There may be settings to correct all this in the software. I haven't had time to play around with it sufficiently, and the documentation and software tutorializing is wanting due to poor translation that gives the machine the impression of a chintzy product, despite being produced by a reputable firm. I know it has an option, for example, to remove the traces of your fingers holding down the pages, but I can't get it to work. This is likely in great part my failing due to time crunch, but the finger thing is going to become pertinent in the next paragraph.
Because: I've made some provisional PDFs of the Yun Kouga The Struggle Within/Ghost Head manga here and here. Note the word "provisional." THESE ARE NOT THE FINAL VERSIONS OF THESE PDFS. As threatened in the title, the tips of my fingers are lovingly detailed in almost all the images (but do not block out art; I took care to hold down on white space). The unrelated pages facing the first and last pages of the manga have not been excised from the PDF. For some reason, the software adores eating the frontispieces for each of the manga's two parts. (The art is visible but blurred & cropped at the edges in a minimally-impactful but weird way.) And there's a bit more waviness remaining after page correction than I'd like, though I think that if will serve in a pinch if it has to be the archival edition of this previously-dropped-off-the-face-of-the-Earth manga. It will not be, barring me dying in the next few months, my copies of the manga exploding, or my means of scanning disappearing, but I'm entering a stretch of time where I'm going to be taking care of business for a while, so I want to have something up there just in case.

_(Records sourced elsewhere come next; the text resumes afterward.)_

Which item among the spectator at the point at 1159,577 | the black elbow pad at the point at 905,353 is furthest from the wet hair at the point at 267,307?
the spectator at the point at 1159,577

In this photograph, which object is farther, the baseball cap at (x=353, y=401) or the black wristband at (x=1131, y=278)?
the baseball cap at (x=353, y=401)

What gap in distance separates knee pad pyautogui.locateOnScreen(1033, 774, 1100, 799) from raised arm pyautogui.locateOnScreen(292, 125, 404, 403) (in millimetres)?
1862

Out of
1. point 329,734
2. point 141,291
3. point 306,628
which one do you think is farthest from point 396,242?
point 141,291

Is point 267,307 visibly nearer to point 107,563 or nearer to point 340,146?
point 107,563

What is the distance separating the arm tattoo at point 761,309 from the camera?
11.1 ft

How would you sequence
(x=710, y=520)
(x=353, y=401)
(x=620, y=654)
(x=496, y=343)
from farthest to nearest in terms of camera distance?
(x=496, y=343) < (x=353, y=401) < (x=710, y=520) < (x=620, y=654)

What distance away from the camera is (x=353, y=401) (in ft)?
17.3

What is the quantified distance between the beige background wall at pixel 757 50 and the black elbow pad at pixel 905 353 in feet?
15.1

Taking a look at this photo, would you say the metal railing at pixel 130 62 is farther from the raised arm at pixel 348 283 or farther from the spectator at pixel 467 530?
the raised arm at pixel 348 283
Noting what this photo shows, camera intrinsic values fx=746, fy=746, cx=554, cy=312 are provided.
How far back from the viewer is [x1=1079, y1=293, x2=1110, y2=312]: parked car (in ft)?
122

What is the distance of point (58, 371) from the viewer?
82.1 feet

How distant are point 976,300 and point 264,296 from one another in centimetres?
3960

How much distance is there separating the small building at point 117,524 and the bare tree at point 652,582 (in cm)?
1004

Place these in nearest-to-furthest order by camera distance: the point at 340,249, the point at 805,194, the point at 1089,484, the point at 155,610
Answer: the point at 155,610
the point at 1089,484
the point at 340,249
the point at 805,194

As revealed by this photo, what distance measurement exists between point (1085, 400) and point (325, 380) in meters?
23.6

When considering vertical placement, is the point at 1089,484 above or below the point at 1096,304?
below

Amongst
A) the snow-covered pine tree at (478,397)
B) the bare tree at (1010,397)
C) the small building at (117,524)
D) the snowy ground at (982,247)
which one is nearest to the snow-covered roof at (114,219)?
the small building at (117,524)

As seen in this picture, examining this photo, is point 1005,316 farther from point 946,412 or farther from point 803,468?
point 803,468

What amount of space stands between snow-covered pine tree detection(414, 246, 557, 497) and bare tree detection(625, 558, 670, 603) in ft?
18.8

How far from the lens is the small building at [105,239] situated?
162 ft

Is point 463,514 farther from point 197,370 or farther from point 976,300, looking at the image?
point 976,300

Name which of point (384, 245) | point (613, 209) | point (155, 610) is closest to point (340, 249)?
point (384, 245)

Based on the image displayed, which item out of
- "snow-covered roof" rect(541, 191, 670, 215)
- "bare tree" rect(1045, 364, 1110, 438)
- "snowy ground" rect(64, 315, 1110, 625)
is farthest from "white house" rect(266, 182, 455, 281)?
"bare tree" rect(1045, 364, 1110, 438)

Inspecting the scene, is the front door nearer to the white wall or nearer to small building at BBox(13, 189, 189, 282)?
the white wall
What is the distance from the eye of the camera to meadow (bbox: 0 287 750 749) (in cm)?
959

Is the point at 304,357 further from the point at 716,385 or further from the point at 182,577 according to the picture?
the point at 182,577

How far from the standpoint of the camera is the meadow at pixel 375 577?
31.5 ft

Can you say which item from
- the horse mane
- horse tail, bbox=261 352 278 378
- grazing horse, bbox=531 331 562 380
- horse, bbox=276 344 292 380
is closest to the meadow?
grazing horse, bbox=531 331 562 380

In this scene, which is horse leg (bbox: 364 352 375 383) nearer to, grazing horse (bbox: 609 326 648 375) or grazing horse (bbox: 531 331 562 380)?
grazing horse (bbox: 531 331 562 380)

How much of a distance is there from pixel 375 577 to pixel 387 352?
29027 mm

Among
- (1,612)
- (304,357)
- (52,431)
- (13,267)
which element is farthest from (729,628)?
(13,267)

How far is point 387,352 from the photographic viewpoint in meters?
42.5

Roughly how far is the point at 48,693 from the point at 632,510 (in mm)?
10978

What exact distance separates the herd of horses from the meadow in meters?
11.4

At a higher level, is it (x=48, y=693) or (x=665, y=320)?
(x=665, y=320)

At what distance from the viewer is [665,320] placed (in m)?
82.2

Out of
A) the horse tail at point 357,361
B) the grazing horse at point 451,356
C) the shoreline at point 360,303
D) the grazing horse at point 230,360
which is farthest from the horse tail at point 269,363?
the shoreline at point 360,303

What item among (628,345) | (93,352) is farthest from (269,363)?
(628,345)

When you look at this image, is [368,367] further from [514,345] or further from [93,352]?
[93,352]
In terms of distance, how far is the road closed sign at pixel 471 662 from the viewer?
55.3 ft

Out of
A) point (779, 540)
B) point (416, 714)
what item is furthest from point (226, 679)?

I have more to say about this manga, and I will be translating it. I'd had dreams of releasing a PDF of the original and a scanlated version side by side, but I think I know my limitations regarding image editing, even at this manga's thoroughly-handleable length. Until then: enjoy Kouga's popped-collar, cool-as-fuck Shou:
ETA: Text translations now available, using both Japanese and English names. In further news: we are delivered from my image-editing ineptitude, as another trusted party within the CT fandom has approached me with plans to create a finger-free scanlation. The scanlation may be using some, all, or none of my translation, with my blessing - the team has an in-house translator who's produced their own translation of the manga. No competition here; after being lost for 25 years, this manga deserves all the attention it's getting. It's surprisingly good! I plan to write more about it, and I'll link that scanlation when it's available.